The new film, "Starting Over," is a French-Chinese co-production made in cooperation with Zhejiang Golden Globe Picture Co. Ltd., and will be helmed by Chen Jinhai, Bursztejn said in an interview.

The contemporary feature will be filmed in Hangzhou, the capital of eastern China's Zhejiang Province, and is scheduled to film for 50 days beginning Sept. 1.

After his recent success at Cannes, Wang has developed a reputation in Europe, Bursztejn said. He hopes this movie can be a bridge between the art house films for which his Paris-based Rosem Films is known and for the broader market.

"I am happy to be working again with Wang Chao. We know each other by heart and have a great working relationship," Bursztejn said.

Wang takes screenwriting credit in this exploration of modern relationships. After an unfaithful wife and her lover are injured in an automobile accident, the wife loses several years of memory and the husband races to win her love again before she regains the memory of her other suitor.

The film has raised its $2 million budget from a mix of European and Chinese backers, Bursztejn said. Since it will be a mainland China production, it will be certified for distribution in China. Bursztejn said distributors have shown interest but he did not give further details.
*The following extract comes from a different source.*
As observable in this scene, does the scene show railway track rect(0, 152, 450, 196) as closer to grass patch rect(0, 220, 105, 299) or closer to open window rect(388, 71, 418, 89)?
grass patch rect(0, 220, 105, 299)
This is the seventh Chinese production for Rosem Films. The production company, which has had a Beijing office for three years, announced the opening of Rosem Films HK to have a stronger presence in the Chinese market.

The Chinese market remains a challenge for foreign productions, and it is still a developing market, Bursztejn said. He predicts that Chinese cinema will be one of the biggest elements shaping international film markets in the coming years.

"You can't think of seriously operating in China without establishing a full-time presence and really learning the market and the culture. This move facilitates our development in this market," he said.